Book: who moved my cheese!

 


Core Idea: Change is inevitable — the only real choice is how fast you adapt to it.

Insight 1: The book frames its lessons as a parable told at a class reunion, because a story about "cheese" (a stand-in for anything you want — a job, a account, a market share number) lets people discuss change without feeling personally criticized.

Insight 2: Four characters carry the whole argument: two mice, Sniff and Scurry, who react on instinct, and two "littlepeople," Hem and Haw, who react with beliefs, emotion, and overthinking — showing that intelligence can sometimes slow down adaptation rather than speed it up.

Application: Before your next category review, name your own "cheese" explicitly (a client, a share point, a legacy SKU) — you can't notice it moving if you've never defined what it is.


Chapter 1: Finding Cheese

Core Idea: Success can quietly turn into complacency the moment you stop checking whether the thing you depend on is still there.

Insight 1: All four characters find a huge supply of cheese at "Cheese Station C" and settle into a routine — the mice keep sniffing around out of habit, but Hem and Haw stop checking altogether and treat the cheese as guaranteed.

Insight 2: Haw and Hem move their homes closer to the station and build their identity around it ("This is MY cheese"), which is the exact moment ownership starts to blind them to risk.

Application: Pick your best-performing SKU, distributor, or account and ask: when did I last check the underlying assumption that's keeping it strong? Schedule that check now, not after volumes drop.


Chapter 2: No Cheese!

Core Idea: The same event hits different people differently — your reaction to disruption is a choice, not a given.

Insight 1: Sniff and Scurry notice the cheese supply shrinking days in advance because they never stopped monitoring it, so when it's finally gone they aren't shocked — they simply move on and start searching.

Insight 2: Hem and Haw are blindsided and respond with denial and outrage ("This isn't fair!"), because they had stopped monitoring and had emotionally invested in the cheese staying put.

Application: Next time a category, promo, or forecast underperforms, separate the two reactions consciously — first vent for five minutes if you need to, then switch to "what do the numbers say I should do next," the way Sniff and Scurry would.

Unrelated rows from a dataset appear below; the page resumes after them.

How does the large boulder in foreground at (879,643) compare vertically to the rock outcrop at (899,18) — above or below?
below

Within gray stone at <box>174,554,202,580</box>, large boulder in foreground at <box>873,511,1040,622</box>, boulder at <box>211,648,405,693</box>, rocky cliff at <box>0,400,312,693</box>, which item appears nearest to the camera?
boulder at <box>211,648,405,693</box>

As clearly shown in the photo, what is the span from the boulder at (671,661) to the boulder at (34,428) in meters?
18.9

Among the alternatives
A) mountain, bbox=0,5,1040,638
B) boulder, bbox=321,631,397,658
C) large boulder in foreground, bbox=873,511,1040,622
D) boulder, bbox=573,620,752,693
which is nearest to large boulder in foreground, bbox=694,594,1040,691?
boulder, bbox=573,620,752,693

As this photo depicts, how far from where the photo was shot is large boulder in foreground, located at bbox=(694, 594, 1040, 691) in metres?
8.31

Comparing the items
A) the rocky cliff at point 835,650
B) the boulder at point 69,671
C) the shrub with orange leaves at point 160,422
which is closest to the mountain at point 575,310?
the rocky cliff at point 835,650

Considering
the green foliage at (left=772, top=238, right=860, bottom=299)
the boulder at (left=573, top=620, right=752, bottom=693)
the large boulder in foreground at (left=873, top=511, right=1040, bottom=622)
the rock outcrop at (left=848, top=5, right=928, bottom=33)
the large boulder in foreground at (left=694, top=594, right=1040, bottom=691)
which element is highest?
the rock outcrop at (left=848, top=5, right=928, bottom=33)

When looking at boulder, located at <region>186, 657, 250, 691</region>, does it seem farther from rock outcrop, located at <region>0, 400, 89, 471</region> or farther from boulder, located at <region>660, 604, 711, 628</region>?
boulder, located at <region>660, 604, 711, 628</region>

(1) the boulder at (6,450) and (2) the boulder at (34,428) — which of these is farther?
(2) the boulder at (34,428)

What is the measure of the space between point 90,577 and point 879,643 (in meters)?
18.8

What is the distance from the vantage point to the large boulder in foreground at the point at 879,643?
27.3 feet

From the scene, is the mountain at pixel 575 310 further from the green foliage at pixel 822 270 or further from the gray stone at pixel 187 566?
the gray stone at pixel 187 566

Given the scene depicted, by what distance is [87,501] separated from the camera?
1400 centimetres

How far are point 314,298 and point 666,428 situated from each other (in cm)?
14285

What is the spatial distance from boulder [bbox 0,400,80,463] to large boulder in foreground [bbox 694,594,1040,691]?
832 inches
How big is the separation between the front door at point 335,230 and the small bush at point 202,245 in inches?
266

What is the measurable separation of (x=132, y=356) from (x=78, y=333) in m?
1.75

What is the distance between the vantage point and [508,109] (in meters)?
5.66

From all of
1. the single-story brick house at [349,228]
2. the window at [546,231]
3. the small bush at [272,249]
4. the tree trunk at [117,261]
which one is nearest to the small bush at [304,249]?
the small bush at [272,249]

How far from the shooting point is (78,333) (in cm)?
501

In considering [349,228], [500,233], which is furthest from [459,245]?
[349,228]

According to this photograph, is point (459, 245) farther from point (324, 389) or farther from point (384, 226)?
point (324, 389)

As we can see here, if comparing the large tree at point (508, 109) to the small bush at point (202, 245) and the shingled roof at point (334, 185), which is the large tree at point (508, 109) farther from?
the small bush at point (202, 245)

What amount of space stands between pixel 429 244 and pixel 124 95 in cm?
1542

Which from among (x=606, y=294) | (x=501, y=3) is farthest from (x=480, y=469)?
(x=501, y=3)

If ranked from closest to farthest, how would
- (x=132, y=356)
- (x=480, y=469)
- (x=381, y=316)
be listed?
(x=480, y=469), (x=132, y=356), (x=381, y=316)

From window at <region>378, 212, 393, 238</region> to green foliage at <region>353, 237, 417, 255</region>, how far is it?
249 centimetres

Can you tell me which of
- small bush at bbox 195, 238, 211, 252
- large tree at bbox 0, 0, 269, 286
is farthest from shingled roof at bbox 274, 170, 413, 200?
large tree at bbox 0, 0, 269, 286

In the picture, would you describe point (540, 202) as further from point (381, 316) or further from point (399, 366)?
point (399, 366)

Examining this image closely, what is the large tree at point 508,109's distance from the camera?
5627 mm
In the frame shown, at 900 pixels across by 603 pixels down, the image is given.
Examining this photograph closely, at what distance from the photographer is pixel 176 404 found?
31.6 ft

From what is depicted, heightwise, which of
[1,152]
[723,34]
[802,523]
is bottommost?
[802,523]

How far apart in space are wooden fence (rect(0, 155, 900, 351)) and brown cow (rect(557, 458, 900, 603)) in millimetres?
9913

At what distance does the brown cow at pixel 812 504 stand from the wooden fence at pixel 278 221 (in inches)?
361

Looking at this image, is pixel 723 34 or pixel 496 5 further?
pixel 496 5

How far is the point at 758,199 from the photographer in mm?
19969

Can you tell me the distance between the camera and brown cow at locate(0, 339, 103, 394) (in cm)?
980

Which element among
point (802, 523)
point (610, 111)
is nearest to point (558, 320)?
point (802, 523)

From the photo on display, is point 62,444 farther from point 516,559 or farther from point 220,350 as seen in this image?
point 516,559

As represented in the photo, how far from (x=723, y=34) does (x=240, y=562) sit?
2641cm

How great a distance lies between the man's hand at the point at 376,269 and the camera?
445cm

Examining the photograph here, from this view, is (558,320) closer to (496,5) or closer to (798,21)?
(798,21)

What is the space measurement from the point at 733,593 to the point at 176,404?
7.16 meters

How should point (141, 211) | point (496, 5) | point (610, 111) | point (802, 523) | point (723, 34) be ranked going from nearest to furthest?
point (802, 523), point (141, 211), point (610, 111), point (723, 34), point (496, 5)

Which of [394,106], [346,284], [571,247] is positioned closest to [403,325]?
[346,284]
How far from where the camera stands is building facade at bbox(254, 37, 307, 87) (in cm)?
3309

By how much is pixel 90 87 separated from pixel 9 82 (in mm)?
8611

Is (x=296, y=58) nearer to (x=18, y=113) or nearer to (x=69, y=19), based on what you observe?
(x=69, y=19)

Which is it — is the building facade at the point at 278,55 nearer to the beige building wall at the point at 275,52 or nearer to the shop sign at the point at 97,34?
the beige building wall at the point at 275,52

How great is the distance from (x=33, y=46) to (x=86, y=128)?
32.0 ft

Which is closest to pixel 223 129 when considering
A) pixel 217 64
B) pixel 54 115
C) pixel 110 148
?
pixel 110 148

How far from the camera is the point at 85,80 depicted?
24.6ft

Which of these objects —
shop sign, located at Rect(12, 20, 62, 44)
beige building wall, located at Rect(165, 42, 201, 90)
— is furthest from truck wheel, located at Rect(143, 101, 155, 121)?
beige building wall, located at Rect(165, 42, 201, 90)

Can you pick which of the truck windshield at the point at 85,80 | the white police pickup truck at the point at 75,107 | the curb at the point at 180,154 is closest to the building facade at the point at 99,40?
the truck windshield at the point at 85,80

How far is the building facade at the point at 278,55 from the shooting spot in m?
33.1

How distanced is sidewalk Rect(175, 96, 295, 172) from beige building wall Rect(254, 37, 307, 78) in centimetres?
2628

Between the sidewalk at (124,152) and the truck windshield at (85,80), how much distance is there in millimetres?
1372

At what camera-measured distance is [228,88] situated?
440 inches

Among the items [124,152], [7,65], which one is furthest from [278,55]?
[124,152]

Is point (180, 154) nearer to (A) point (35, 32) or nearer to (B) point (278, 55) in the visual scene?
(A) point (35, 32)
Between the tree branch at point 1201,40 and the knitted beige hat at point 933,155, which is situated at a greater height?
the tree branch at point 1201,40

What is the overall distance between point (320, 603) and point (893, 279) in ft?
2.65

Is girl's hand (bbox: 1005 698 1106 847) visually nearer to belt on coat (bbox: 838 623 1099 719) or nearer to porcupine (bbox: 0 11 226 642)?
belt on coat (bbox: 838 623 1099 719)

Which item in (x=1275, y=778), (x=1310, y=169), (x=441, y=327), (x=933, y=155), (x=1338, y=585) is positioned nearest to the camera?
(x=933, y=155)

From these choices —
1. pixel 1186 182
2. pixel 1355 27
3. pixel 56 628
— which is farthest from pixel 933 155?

Chapter 3: Getting Beyond Fear

Core Idea: Fear of the unknown keeps people stuck long after the old option has already stopped working.

Insight 1: Hem refuses to leave the empty station, convinced the cheese will reappear if he just waits — his fear of the maze (uncertainty) is greater than his fear of starving where he is.

Insight 2: Haw eventually laughs at his own fear and realizes it's making his situation worse, not safer — the turning point comes when he pictures himself enjoying new cheese, which is more motivating than fear of the old one running out.

Application: When you're avoiding a hard call (dropping a legacy line, restructuring a team, exiting a low-margin channel), write down what you're afraid will happen if you act — then what's actually happening because you haven't. Usually the second list is longer.


Chapter 4: Enjoying the Adventure

Core Idea: Once you commit to moving, the search itself becomes energizing rather than threatening.

Insight 1: As Haw explores the maze, he writes short lessons on the walls as he learns them — a way of turning a stressful search into a running record of insight he can act on and later share.

Insight 2: Haw finds small bits of cheese along the way that keep him going, showing that partial progress and small wins during a transition matter as much as the final destination.

Application: During any restructuring or new-market push, log quick wins as you go (a pilot store's uplift, an early distributor sign-up) — visible small progress keeps momentum up better than waiting for the final result.


Chapter 5: Moving With the Cheese

Core Idea: The reward for adapting early is arriving at the new opportunity before others do.

Insight 1: Haw finally reaches Cheese Station N, an even bigger supply than before, and finds Sniff and Scurry already comfortably settled in — they got there first because they moved the moment the signal changed.

Insight 2: Haw goes back and writes his lessons clearly on the wall in case Hem ever decides to follow, but he doesn't wait for Hem or try to force him — he moves on with his own life.

Application: When you spot a shift early (a channel gaining share, a format losing relevance), move your resources toward it ahead of the category — and don't let a colleague's or team's resistance to change delay your own action.


Conclusion: The Discussion

Core Idea: The parable only has value if you use it to name and change a real, specific behavior of your own.

Insight 1: Back at the reunion, the group applies the story directly to their careers and relationships, admitting which character they've each been at different points — the point isn't the story, it's the self-recognition.

Insight 2: The group agrees the biggest barrier isn't the change itself but the fear and belief systems people build around the old way of doing things.

Application: Identify one part of your role where you're currently "Hem" — waiting, justified, and stuck — and take one concrete action this week that "Haw" would take instead.